- Opening Delimiter -

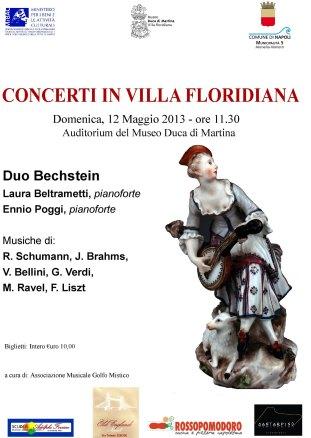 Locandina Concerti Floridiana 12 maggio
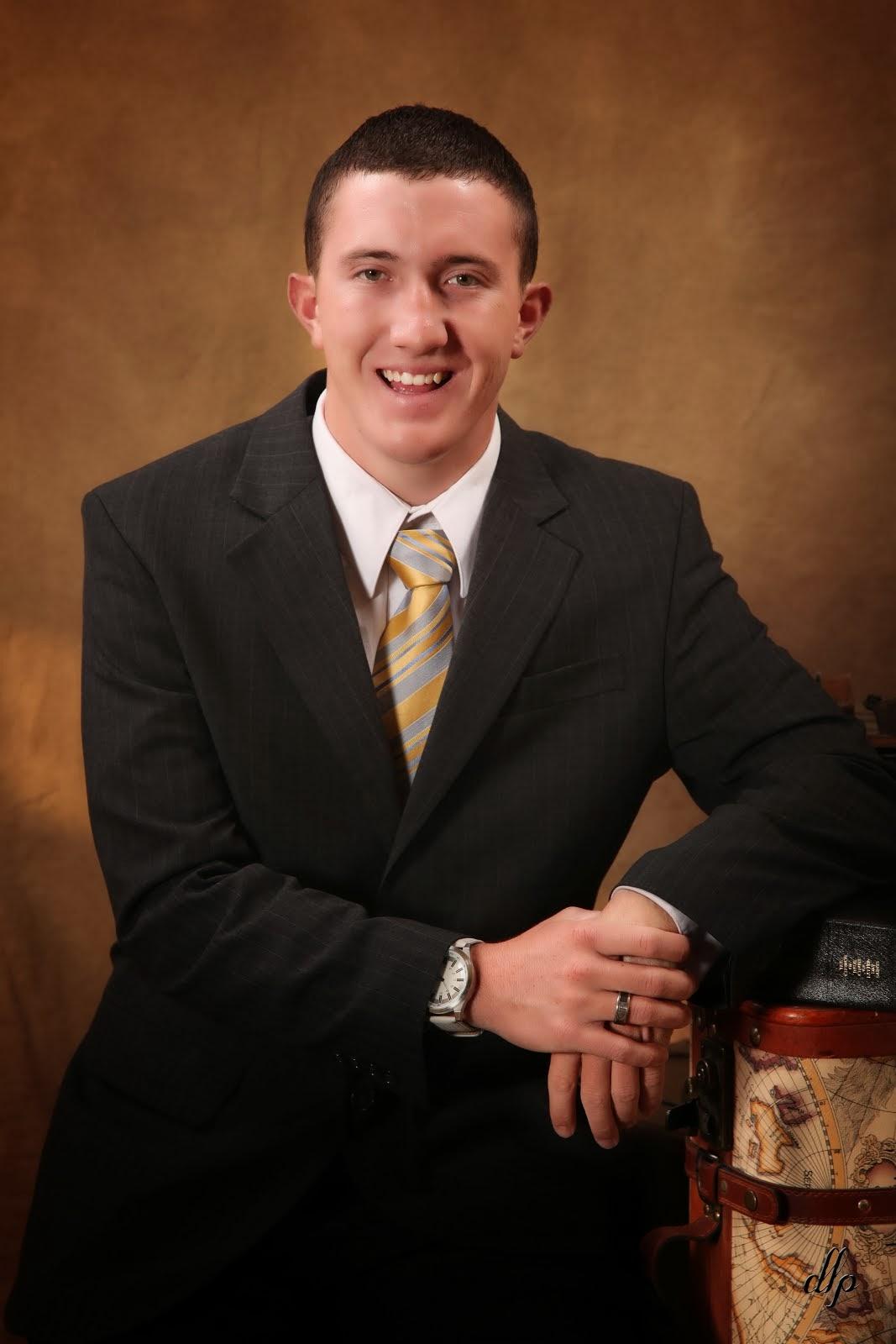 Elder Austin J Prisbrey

- Closing Delimiter -
- Opening Delimiter -

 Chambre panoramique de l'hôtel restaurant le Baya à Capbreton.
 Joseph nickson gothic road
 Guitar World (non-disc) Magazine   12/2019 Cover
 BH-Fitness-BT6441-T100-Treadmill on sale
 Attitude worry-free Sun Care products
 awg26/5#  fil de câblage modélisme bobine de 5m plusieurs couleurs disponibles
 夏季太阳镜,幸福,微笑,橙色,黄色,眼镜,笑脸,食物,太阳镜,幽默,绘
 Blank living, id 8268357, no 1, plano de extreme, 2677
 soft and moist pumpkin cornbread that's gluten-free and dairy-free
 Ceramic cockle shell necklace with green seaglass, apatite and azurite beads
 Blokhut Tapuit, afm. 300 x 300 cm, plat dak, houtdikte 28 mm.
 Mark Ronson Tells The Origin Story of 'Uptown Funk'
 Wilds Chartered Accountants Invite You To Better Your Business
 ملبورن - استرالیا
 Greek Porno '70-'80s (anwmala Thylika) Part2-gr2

- Closing Delimiter -

Exercise directions: Collect the lines of the records that include the string "free".

Task solution:
 Attitude worry-free Sun Care products
 soft and moist pumpkin cornbread that's gluten-free and dairy-free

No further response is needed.